**Exercise**
Down to the last line, print the data that follows exactly, without its pictures.

======== Extracted information ========

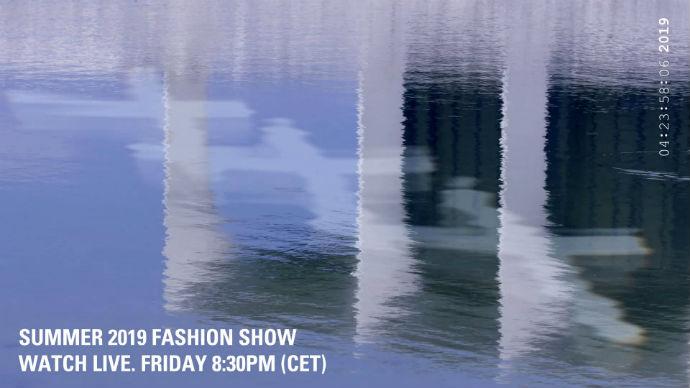 Here's Where You Can Livestream Ermenegildo Zegna's SS19 Show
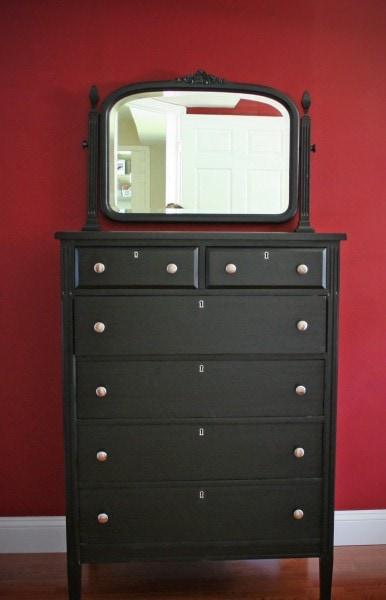 tallboy dresser painted black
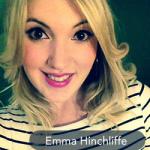 Hinchliffe, Emma_thumbnail
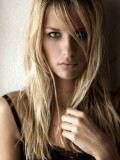 Sabrina Aldridge profil resmi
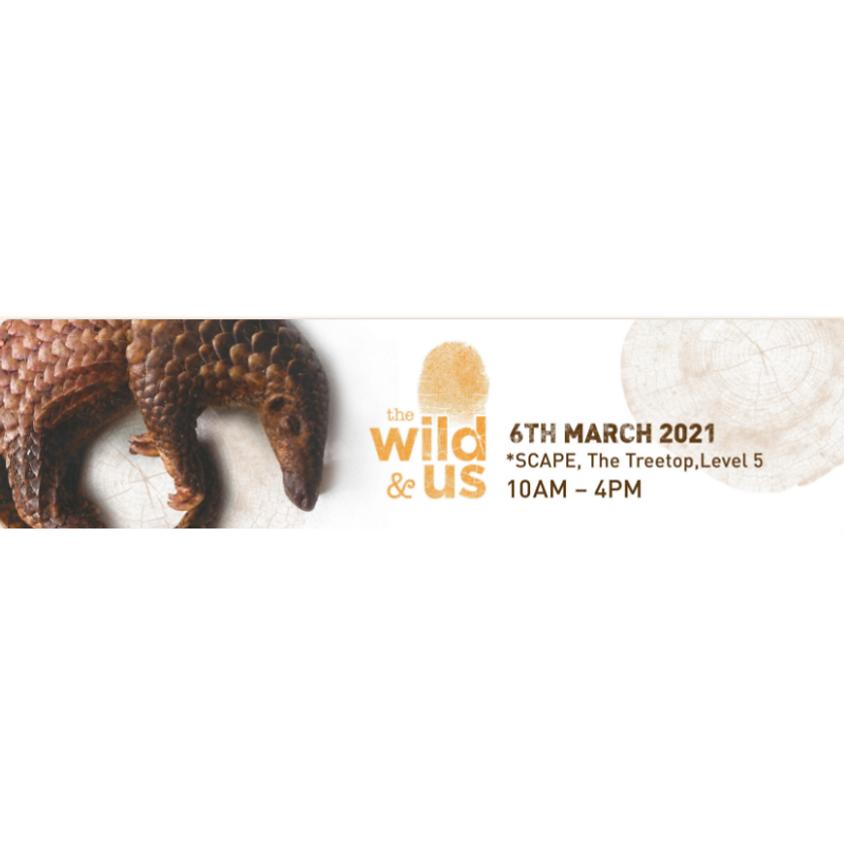 The Wild & Us Forum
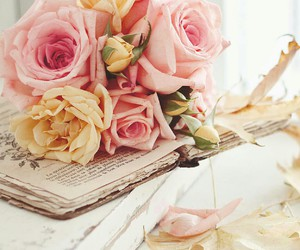 book, flowers, and Letter image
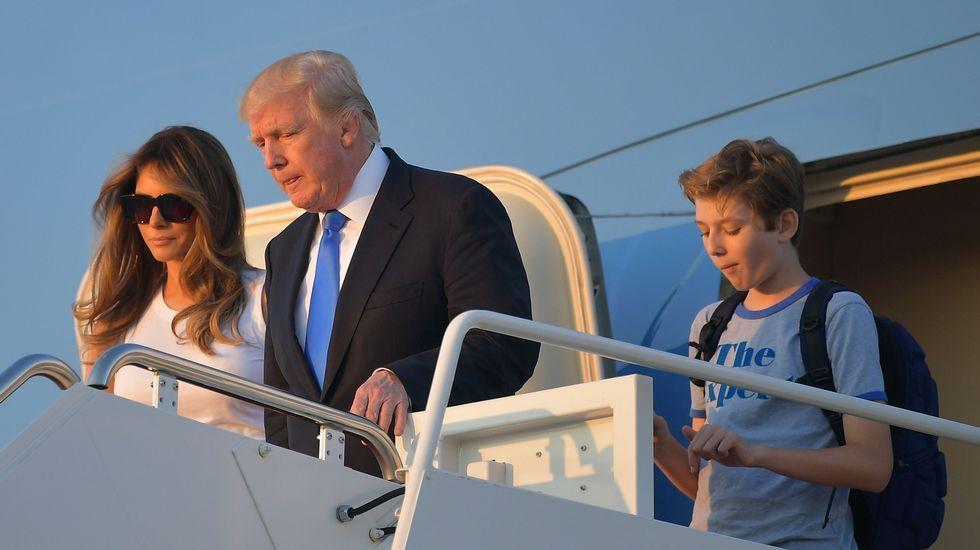 La apuesta de Melania Trump por la moda española.Familia Trump
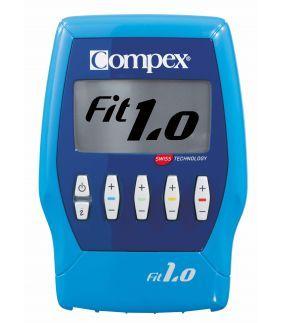 aparat de electrostimulare Compex Fit1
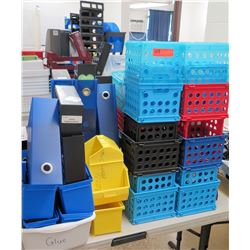 Multiple Misc Plastic Sorters, Bins, Storage, etc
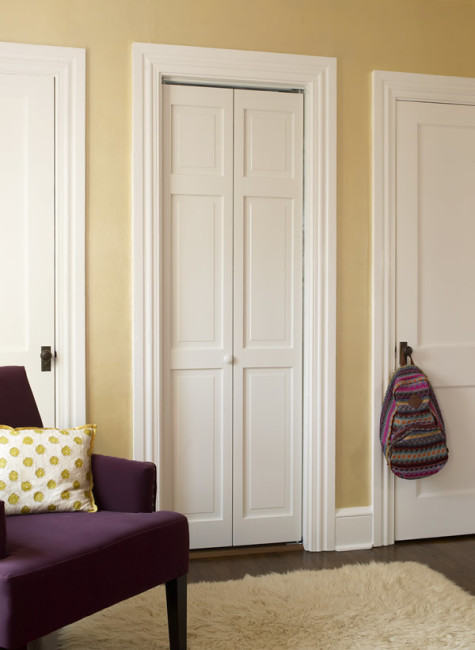 Classic Raised Panel Bifold Door in Prefinished White or Unfinished Pine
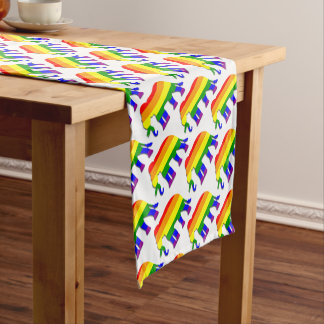 Rainbow elephant pattern short table runner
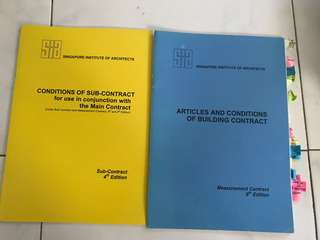 🚚 articles and conditions of building contract SIA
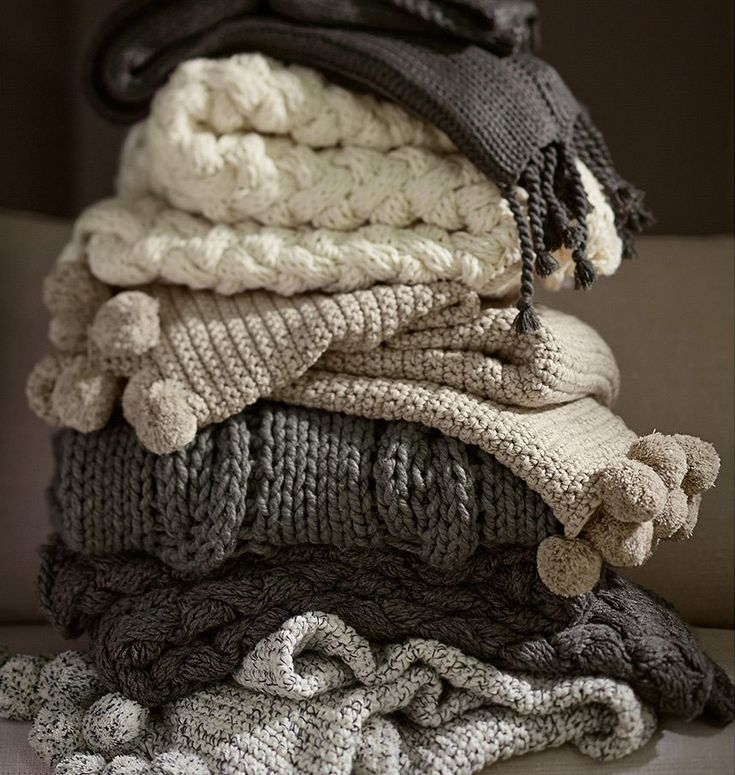 Switch up your pillows and blankets. Incorporate a cozy throw and a few different seasonal pillows and you'll change the whole mood of your bed and couch.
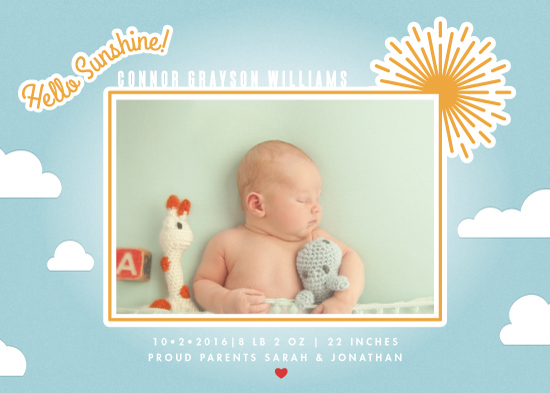 birth announcements - Oh Hello Sunshine by Ling Wang
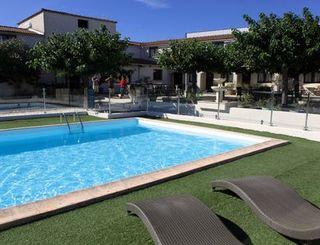 logis herault - le pressoir - piscine 3 logis herault - bruno garcia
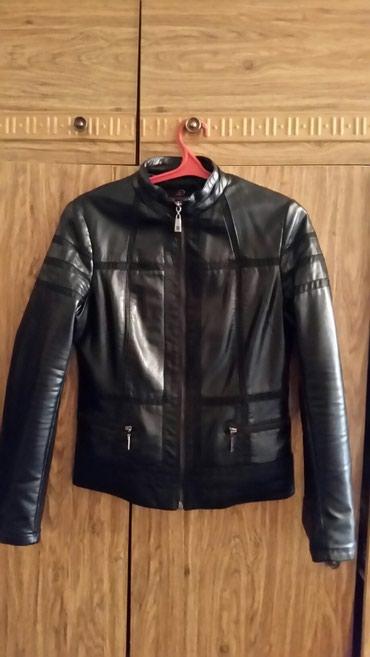 Куртка кожаная оригинальный стиль.Размер 2XL,цвет черный в Бишкек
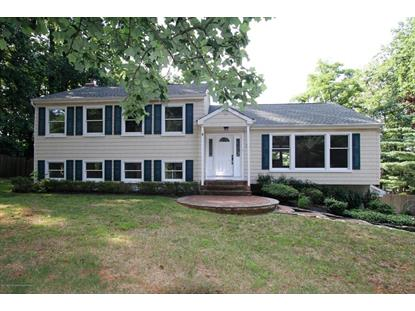 34 Ramsey Road, Middletown, NJ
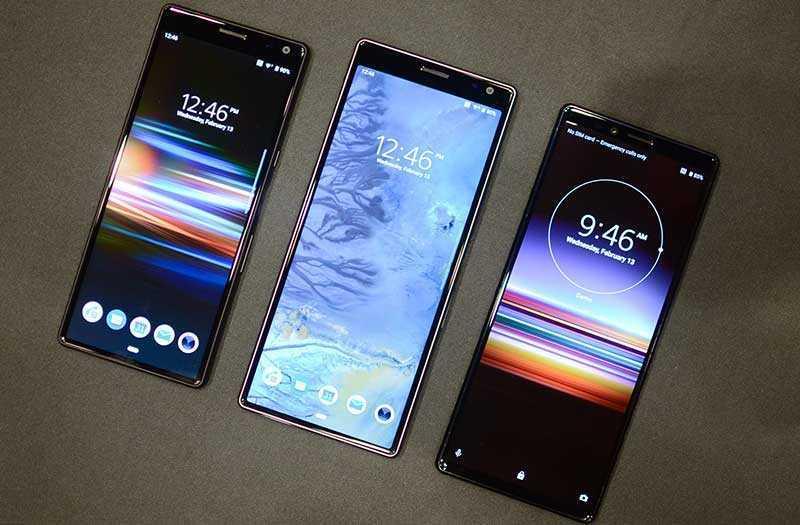 Sony Xperia 10 и Xperia 10 Plus экраны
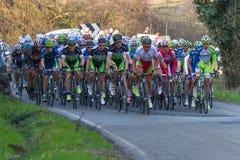 Tirreno Adriatico 2012, seconda tappa Fotografie Stock Libere da Diritti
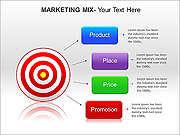 Marketing Mix PPT Diagrams & Charts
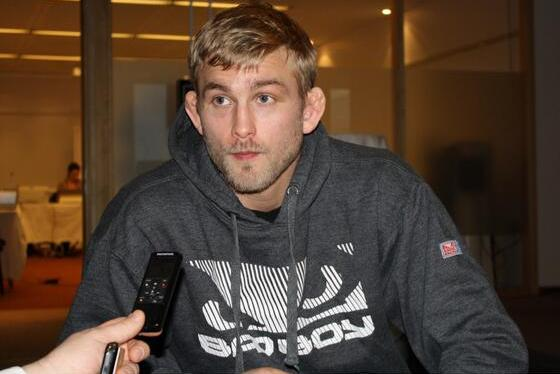 Dana White on Gustafsson Cut: 'Worst Decision I Have EVER Seen to Pull Fight'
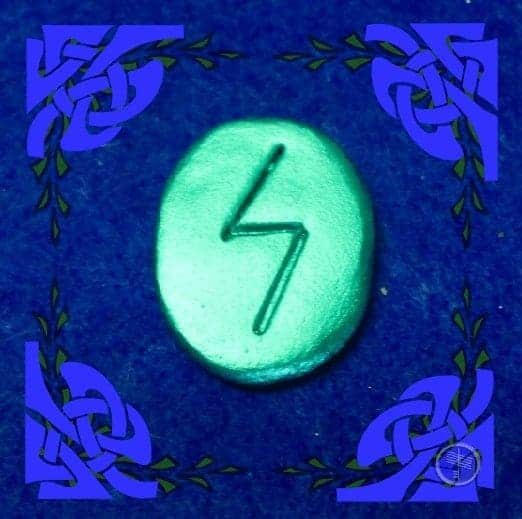 Sowilo Rune Stone Meaning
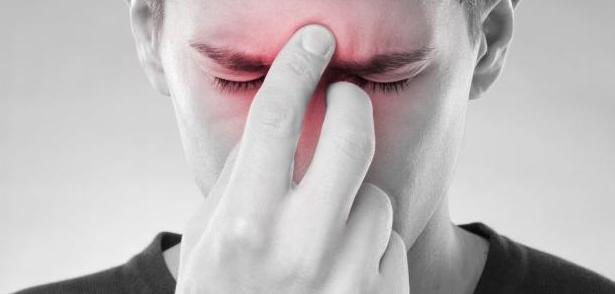 دراسة التهاب الجيوب الأنفية المزمن من المحتمل أن يؤدي إلى الإصابة بالإكتئاب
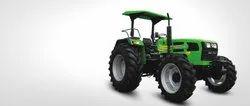Indo Farm 3048 DI 4WD, 50 hp Tractor, 1400 kg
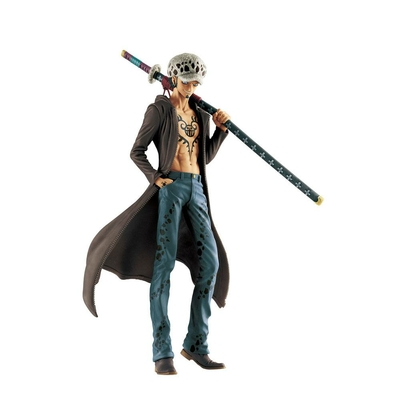 Figurine One Piece Memory Trafalgar Law 26cm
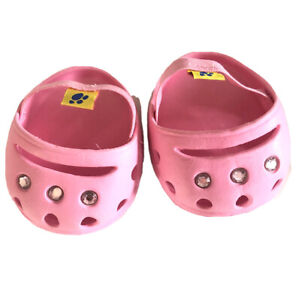 BUILD A BEAR PINK CROCS Jewels SHOES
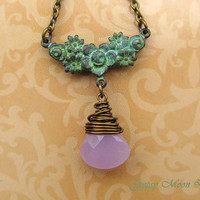 Garden Party necklace Patina jewelry lavender green flower necklace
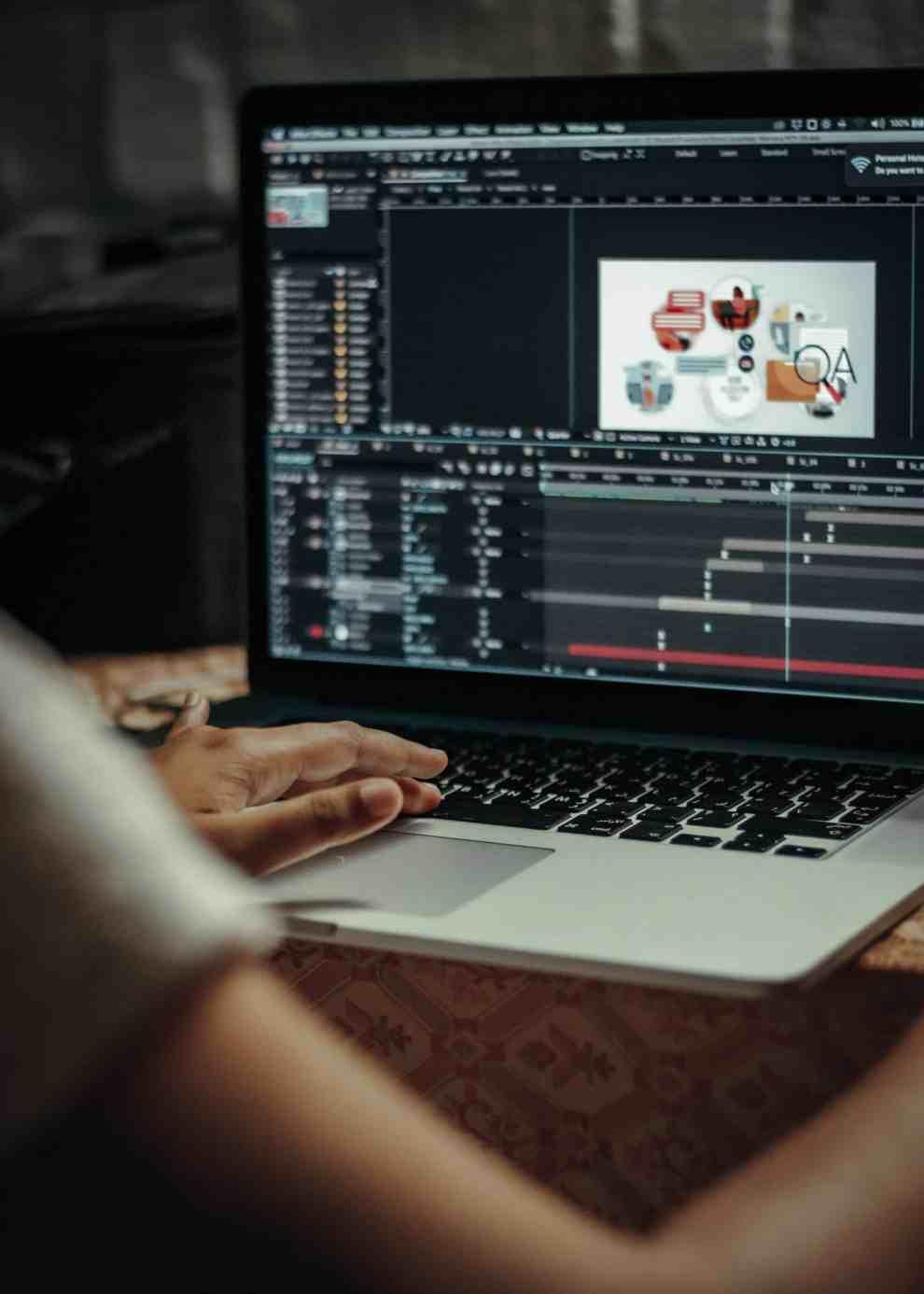 Production for animated videos sarath p raj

========

**Result for this task**
 Here's Where You Can Livestream Ermenegildo Zegna's SS19 Show
 tallboy dresser painted black
 Hinchliffe, Emma_thumbnail
 Sabrina Aldridge profil resmi
 The Wild & Us Forum
 book, flowers, and Letter image
 La apuesta de Melania Trump por la moda española.Familia Trump
 aparat de electrostimulare Compex Fit1
 Multiple Misc Plastic Sorters, Bins, Storage, etc
 Classic Raised Panel Bifold Door in Prefinished White or Unfinished Pine
 Rainbow elephant pattern short table runner
 🚚 articles and conditions of building contract SIA
 Switch up your pillows and blankets. Incorporate a cozy throw and a few different seasonal pillows and you'll change the whole mood of your bed and couch.
 birth announcements - Oh Hello Sunshine by Ling Wang
 logis herault - le pressoir - piscine 3 logis herault - bruno garcia
 Куртка кожаная оригинальный стиль.Размер 2XL,цвет черный в Бишкек
 34 Ramsey Road, Middletown, NJ
 Sony Xperia 10 и Xperia 10 Plus экраны
 Tirreno Adriatico 2012, seconda tappa Fotografie Stock Libere da Diritti
 Marketing Mix PPT Diagrams & Charts
 Dana White on Gustafsson Cut: 'Worst Decision I Have EVER Seen to Pull Fight'
 Sowilo Rune Stone Meaning
 دراسة التهاب الجيوب الأنفية المزمن من المحتمل أن يؤدي إلى الإصابة بالإكتئاب
Indo Farm 3048 DI 4WD, 50 hp Tractor, 1400 kg
 Figurine One Piece Memory Trafalgar Law 26cm
 BUILD A BEAR PINK CROCS Jewels SHOES
 Garden Party necklace Patina jewelry lavender green flower necklace
 Production for animated videos sarath p raj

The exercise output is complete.